──────── Supplied text

Too Late For Walmart, John James Says

by Talk Business & Politics (admin@talkbusiness.net) 74 views 

Wal-Mart Stores Inc.’s grocery pickup service arrived a dozen years too late and cost the retailer its advantage, John James told entrepreneurs at Wednesday’s CPG Innovators Conference in Bentonville.

“I think the writing is on the wall,” said James, founder of Fayetteville-based Acumen Brands and its consumer-direct sales superstar Country Outfitter. More recently, James founded Hayseed Ventures in Fayetteville, which has helped launch 12 companies in the past 18 months.

 “Amazon switched to ‘for’ internet sales tax, and that shows me Amazon is going to build a warehouse in every state. They’re building a Fedex/UPS competitor, and I don’t know what Walmart can do; their tremendous lead is getting smaller every day.”

James conceded that Walmart’s recent acquisition of Jet.com was “either the best or worst purchase ever made; I personally think it was best. But Walmart has taken far too long to use their 3,800 stores as an advantage.”

James’s remarks were part of the fifth CPG Innovators Conference, a day-long event presented by Supplier Community in conjunction with Startup Junkie Consulting.

To the gathering of entrepreneurs and Walmart suppliers, meeting less than two miles from the Bentonville headquarters of the giant retailer, James joked, “I just lost all my friends,” based on his admission.

────────────────
──────── Material shown

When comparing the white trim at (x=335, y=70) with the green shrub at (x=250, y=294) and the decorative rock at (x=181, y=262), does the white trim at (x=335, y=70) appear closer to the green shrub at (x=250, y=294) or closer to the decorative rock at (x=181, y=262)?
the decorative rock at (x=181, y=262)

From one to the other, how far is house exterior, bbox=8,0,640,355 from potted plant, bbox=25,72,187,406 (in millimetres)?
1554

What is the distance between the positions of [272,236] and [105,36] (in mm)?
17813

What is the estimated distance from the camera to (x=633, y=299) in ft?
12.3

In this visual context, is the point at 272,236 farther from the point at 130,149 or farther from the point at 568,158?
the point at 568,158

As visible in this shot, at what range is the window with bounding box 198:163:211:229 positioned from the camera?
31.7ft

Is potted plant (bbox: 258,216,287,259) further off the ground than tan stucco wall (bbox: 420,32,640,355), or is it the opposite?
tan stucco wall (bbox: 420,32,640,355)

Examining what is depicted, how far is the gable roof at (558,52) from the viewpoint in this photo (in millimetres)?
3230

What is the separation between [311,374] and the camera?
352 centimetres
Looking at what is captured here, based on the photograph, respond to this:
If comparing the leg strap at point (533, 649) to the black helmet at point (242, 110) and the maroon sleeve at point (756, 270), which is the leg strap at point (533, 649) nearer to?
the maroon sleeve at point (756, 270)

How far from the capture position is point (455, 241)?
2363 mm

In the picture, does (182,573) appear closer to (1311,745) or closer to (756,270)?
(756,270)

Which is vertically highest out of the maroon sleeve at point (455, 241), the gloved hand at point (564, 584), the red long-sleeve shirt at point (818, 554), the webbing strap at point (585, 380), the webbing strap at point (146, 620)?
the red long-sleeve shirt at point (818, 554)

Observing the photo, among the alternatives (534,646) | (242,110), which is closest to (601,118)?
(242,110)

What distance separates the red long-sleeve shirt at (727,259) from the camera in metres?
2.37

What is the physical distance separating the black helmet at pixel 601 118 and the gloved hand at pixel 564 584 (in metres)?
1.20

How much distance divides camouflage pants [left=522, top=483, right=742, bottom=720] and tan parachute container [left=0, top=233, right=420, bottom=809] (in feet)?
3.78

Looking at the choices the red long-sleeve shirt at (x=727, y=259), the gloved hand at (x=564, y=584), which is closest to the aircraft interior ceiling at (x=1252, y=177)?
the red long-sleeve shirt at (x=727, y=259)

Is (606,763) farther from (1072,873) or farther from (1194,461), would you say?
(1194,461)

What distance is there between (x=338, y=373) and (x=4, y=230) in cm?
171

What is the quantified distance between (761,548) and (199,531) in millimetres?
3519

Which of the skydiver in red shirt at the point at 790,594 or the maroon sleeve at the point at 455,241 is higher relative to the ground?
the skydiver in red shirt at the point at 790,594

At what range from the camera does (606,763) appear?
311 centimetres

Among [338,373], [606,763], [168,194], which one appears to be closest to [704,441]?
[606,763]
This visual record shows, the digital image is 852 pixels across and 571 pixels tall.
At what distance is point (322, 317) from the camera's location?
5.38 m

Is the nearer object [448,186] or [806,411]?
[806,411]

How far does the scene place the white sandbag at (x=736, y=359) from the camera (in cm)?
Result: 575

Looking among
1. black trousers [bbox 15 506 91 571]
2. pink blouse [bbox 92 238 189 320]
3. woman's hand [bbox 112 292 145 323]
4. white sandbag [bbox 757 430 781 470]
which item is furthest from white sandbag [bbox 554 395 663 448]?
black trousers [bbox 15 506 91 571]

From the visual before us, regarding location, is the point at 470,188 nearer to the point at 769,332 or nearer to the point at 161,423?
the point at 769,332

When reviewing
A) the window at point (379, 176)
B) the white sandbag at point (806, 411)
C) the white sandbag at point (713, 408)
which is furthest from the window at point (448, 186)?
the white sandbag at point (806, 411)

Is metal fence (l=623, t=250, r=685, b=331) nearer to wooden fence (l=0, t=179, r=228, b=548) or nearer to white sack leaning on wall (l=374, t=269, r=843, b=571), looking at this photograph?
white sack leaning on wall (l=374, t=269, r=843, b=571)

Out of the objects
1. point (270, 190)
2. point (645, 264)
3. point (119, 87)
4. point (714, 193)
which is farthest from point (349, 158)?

────────────────

→ **What you are asked to do**
Can you restate word for word the part of the Walmart article between "James conceded that" and "on his admission.", inclusive?

→ **Solved exercise**
James conceded that Walmart’s recent acquisition of Jet.com was “either the best or worst purchase ever made; I personally think it was best. But Walmart has taken far too long to use their 3,800 stores as an advantage.”

James’s remarks were part of the fifth CPG Innovators Conference, a day-long event presented by Supplier Community in conjunction with Startup Junkie Consulting.

To the gathering of entrepreneurs and Walmart suppliers, meeting less than two miles from the Bentonville headquarters of the giant retailer, James joked, “I just lost all my friends,” based on his admission.